======== Provided data

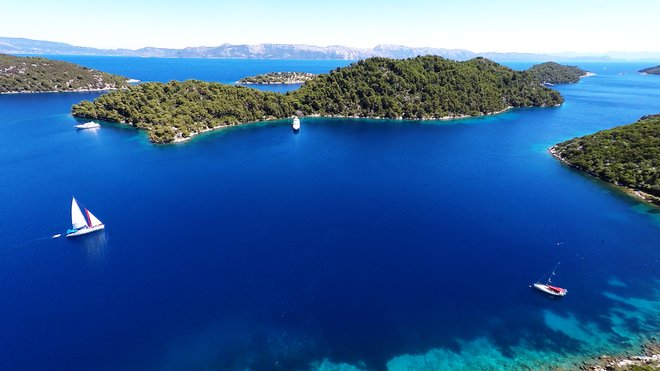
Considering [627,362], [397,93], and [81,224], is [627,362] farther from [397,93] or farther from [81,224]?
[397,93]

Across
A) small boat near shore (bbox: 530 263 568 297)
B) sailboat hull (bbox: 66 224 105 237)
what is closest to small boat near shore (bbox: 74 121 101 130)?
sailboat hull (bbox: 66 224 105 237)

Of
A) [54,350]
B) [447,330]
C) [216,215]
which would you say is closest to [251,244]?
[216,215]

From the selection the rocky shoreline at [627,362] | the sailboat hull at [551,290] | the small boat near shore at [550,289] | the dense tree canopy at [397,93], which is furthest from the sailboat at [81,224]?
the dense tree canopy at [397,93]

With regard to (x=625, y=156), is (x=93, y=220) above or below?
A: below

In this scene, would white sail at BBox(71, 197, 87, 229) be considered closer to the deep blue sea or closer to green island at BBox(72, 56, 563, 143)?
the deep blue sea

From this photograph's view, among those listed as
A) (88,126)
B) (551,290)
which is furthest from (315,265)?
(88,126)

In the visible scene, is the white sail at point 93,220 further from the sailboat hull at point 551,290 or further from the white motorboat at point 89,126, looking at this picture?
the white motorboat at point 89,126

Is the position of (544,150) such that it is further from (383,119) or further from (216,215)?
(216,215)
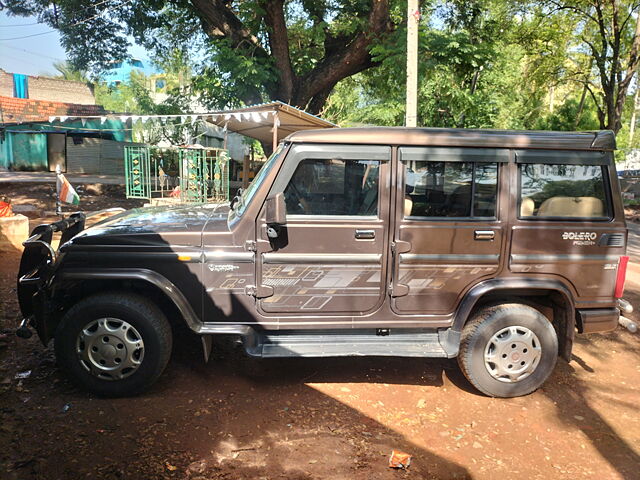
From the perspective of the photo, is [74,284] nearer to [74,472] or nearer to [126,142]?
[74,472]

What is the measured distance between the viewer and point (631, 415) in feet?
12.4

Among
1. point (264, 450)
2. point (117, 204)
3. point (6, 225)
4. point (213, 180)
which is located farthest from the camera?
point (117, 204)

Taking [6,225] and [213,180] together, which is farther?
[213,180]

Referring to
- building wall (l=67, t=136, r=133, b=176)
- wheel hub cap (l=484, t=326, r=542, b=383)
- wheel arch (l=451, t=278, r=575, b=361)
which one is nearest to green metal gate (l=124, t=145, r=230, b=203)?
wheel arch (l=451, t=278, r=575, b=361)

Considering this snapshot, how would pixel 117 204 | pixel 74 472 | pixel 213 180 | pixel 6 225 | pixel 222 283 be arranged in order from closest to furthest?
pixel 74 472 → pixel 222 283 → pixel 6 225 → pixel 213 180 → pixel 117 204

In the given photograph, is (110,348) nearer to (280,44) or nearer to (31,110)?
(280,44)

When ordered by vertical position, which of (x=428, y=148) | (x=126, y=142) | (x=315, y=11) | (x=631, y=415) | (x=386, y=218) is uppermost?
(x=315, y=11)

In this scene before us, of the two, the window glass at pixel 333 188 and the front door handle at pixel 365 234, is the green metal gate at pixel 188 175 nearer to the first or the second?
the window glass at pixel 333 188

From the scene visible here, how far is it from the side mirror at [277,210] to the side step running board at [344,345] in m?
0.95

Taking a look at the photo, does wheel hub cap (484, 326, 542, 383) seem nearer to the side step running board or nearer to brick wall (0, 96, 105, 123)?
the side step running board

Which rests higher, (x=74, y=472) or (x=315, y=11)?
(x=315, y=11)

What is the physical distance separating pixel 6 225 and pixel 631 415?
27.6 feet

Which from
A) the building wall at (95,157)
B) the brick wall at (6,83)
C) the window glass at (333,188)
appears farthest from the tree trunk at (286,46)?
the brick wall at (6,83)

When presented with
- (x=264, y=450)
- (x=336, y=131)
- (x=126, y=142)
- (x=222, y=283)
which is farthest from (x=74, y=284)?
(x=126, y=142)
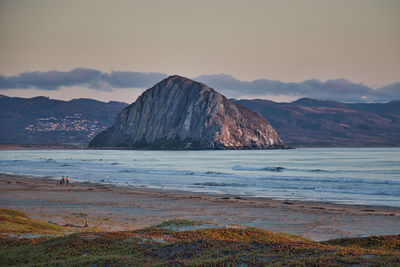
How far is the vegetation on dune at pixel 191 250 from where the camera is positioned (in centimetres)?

================
======== Provided data

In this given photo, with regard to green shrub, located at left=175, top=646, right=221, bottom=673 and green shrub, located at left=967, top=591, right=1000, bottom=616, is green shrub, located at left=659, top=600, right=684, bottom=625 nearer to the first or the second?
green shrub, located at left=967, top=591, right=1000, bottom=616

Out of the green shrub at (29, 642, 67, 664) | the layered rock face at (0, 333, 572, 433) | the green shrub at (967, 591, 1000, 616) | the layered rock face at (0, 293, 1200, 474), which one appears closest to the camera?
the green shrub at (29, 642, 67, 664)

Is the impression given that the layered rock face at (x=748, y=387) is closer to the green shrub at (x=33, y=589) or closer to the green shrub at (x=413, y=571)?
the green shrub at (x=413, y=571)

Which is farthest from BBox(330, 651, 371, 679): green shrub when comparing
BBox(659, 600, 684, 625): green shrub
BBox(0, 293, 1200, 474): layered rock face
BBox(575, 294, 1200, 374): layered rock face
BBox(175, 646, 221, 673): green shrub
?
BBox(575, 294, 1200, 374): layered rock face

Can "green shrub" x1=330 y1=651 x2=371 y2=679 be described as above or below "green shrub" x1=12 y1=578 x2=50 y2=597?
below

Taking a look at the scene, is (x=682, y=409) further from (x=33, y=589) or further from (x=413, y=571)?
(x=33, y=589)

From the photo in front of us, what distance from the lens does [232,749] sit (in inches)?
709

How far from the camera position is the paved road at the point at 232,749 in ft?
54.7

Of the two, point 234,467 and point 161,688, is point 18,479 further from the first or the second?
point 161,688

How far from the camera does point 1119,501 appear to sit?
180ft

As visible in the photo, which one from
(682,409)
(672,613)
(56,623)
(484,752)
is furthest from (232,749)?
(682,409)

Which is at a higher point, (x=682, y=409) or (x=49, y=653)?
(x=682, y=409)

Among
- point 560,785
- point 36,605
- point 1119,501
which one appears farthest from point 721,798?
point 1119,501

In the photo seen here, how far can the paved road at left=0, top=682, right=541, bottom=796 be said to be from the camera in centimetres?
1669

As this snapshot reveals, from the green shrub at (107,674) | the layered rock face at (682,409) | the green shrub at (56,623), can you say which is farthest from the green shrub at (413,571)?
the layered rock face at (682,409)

================

**Directions**
Locate each line in the items above that contains the word "glass", and copy those lines out in full.

**Output of the task**
In this scene before us, of the two, the window glass at pixel 333 188 and the front door handle at pixel 365 234, is the green metal gate at pixel 188 175 nearer to the first or the second?
the window glass at pixel 333 188
C) the window glass at (333,188)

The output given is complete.